Eternal Sunshine of the Spotless Mind
Anyway, I'm not going to write a review of it cause I'm not a film critic. Luckily, one of the many hats that Patrick wears is fim critic (along with artist, cultural theorist, pianist, accomplished writer, talented cook, puh-lease, you sure know how to make a person feel ashamedly envious and completely inadequate. Thank god, my ego is fairly sturdy :p.)
Anyway, this is my intelligent boyfriend's review:
I went into this film very worried. Everyone had been telling me how good it was, how brilliant it was, and I have to confess I was sceptical. Charlie Kaufman irritates me; his scripts are - in my opinion - frequently misanthropic and juvenile, his huge, winking quotation marks as gratuitous as anything Jerry Bruckheimer would produce. The last film he did with Michel Gondry, Human Nature, was one of the worst movies of 2001. Eternal Sunshine, however, defeated my expectations easily. This is far and away Kaufman’s most mature work, and Gondry has bought it to the big screen with a newfound sense of restraint.
Joel is having a hard time. He’s broken up with his girlfriend Clementine, and - to his horror - she has had an operation to erase all memory of him from her mind. In a fit of pique, Joel decides to have the same procedure performed on himself. The anaesthetic isn’t so successful, though, and halfway through, Joel wakes up in his own head.

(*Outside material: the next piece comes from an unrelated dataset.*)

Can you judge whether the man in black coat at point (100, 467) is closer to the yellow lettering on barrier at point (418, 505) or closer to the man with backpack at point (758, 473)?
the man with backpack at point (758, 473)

Now, struck with the realisation that he doesn’t want to forget his relationship with Clementine, Joel is racing through his own memories, trying to find a place to hide her. What could be played out as a thriller instead becomes a gentle drama, with Joel, Clementine, and the other characters struggling with the ramifications of memory, loss and time.
Much has been made of Gondry’s virtuoso technique in this film. As Joel’s memory gets erased, the very buildings and people themselves disappear, segueing smoothly into another memory, and another. The fact is, though, Gondry has really reigned himself in. Gone is the manic whimsy and endless mirror-halls of his music video-clips. Faced with a finite idea, Gondry has had to deal with things disappearing instead of multiplying, and for the most part he’s very faithful to that. The camera is - if not subtle - at least very understandable, and mainly unobtrusive. There is a section in the middle that harks back - for both Gondry and Kaufman - to their earlier work, but it’s kept in check by the steadily moving narrative.
The cast themselves are all fantastic. Jim Carrey - so much better when he’s not trying to wring an Oscar out of someone - captures Joel’s confusion, sadness and also muted joy perfectly. Kate Winslet, always great, lends a typically shrill and irrational Kaufman woman a sense of appeal that she otherwise might not have. Mark Ruffalo, Kirsten Dunst and Tom Wilkinson flesh out supporting roles adroitly and no one really puts a step wrong.
Eternal Sunshine isn’t trying to say something particularly profound, but - unlike all of Kaufman’s other work - it’s subtle, and I really enjoyed not to being spoonfed. The idea of erasing our memories, is, ironically, not one that we need a machine for. Everyone can look back at moments in their past with a sense of wonder at the flood of emotions accompanying them. Indeed, everyone erases their memories to one extent or another, and watching Joel rage against the dying of the light, we can also empathise with that. The film, for the most part, is played as an elegy to forgetting. Joel and the other characters - unlike most of us - are confronted by their own subjectivity, and the gulf is a wide one.
And yet, the film isn’t pessimistic. There is an implication here that there are some things we can’t forget, and some things we should, too. Listening afresh to tapes that they can’t remember recording, we share the protagonists’ sense of horror because emotions shouldn’t be set in stone, it’s just not human. In keeping the focus narrow - inside of one man’s head - Eternal Sunshine of The Spotless Mind becomes something surprisingly simple, elegant and emotional. Ignoring the culture he seems to detest so much has left Kaufman with something better: humanity. Here’s hoping it stays in his work.
PS.
Patrick and I disagree on the ending. I reckon they get back together and give it a second shot. Which is strange because he's more of a romantic than I am.